Additionally of course, team loyalty and identity is weakened even more in our sport because there is a good deal of snobbery about wearing professional team kit. “Real” cyclists look down on new cyclists out riding in full professional team kit – there’s even a rather rude name for them, which I’m not going to repeat here. The result of all these factors is that sales of even the biggest pro cycling team’s kit are a tiny fraction of the massive worldwide and highly profitable sales of a Premier League football club’s kit.
Are there other models that could be adopted, perhaps from social media and new technology?
Well, I can’t think of one that would provide a sustainable model that doesn’t involve us, the fans, in paying someone, somewhere, more money to follow the sport we love. Sure, there are people who make money from YouTube, Instagram and the various other platforms that have emerged in recent years. But that seems to me to be a very fickle, tenuous and unsustainable basis for an entire sport’s ecosystem to be based on.
As long as the Tour de France and its owners have such a strong position in the sport then I don’t see it changing to anything like, say, a Formula One scenario where one company runs the whole thing in partnership with the teams. Nor do I see a closed shop like the US football or baseball leagues working. I certainly don’t see the teams collaborating into forcing the event organisers to partner with them or even to sell their events to a consortium owned by the teams, or anyone else for that matter. The Velon group owned by 11 of the WorldTour teams has been working on collaborative projects for a number of years now, and have launched a number of worthwhile and innovative initiatives, but they don’t have any of the French teams in membership, nor Movistar nor several other key teams, and seem to be a long way from having the strength to challenge ASO’s stranglehold.

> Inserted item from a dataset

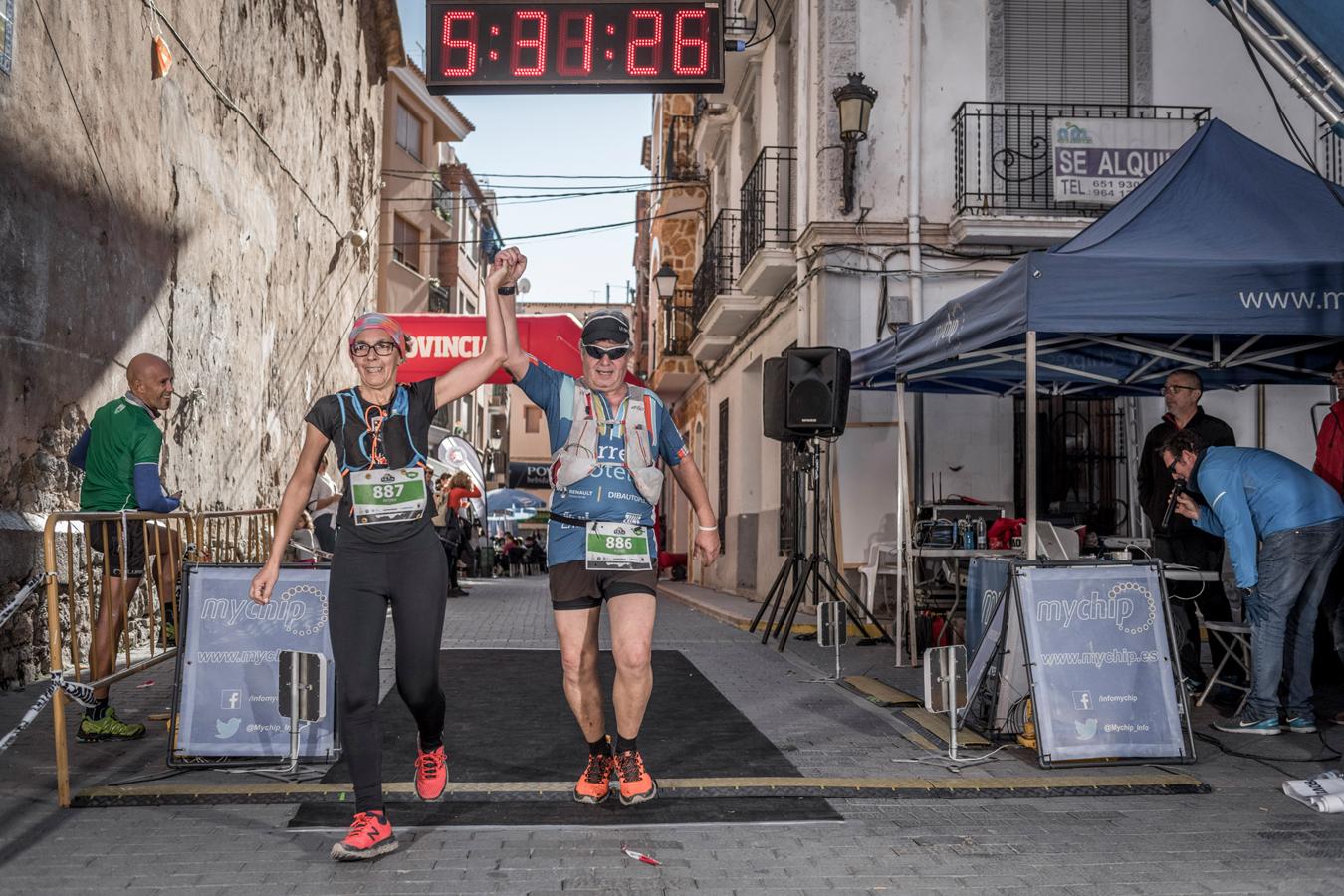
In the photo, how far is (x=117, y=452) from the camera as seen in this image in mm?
6516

So I don’t see any viable alternative. Should we worry? Well, perhaps not. In my view cycling has successfully evolved an entirely unique model, an ecosystem in which the massive costs of running events are covered by a fairly complex combination of sponsors, public authorities and limited television rights. Both the sponsors and the public authorities benefit from the coverage of the events on television, online or in print. The massive costs of running teams are similarly covered by a similarly complex combination of sponsors, manufacturers, governments, wealthy benefactors, and others who likewise benefit from that same coverage in ways that they consider worthwhile.
As the highly experienced John Lelangue, general manager of Lotto-Soudal, said recently: “Cycling has survived for more than 50 years in the way it survives today. There are no fewer riders or fewer sponsors than in the 90s or 2000s. Why question a model that works perfectly?” Maybe not perfectly, but it has certainly evolved and developed over the years into something that, in a complex world, is as close to a sustainable economic model as there has ever been in this equally complex, beautiful, sport.

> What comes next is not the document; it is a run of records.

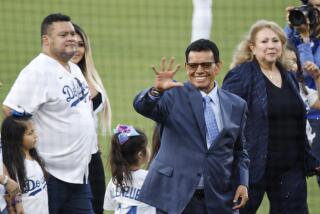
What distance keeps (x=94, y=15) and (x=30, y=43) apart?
8.97ft

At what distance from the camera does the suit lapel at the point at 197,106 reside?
6316mm

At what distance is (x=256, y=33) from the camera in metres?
7.62

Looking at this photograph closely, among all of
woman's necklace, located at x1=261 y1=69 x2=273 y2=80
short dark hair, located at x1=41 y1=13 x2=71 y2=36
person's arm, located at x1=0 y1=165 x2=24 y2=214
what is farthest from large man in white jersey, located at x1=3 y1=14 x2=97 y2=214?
woman's necklace, located at x1=261 y1=69 x2=273 y2=80

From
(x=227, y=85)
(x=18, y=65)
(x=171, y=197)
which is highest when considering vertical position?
(x=227, y=85)

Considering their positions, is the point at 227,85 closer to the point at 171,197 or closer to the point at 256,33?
the point at 256,33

And though we fans may approve, disapprove or ignore any of those people, products, governments or organisations that pay for the show, it’s the show we love and will continue to love. And the fact that, when you think about it, we don’t really pay much for it, makes it even better. Remember that old proverb “Be careful what you wish for…”
Brian Cookson was president of the UCI from 2013 to 2017 and British Cycling president from 1997 to 2013.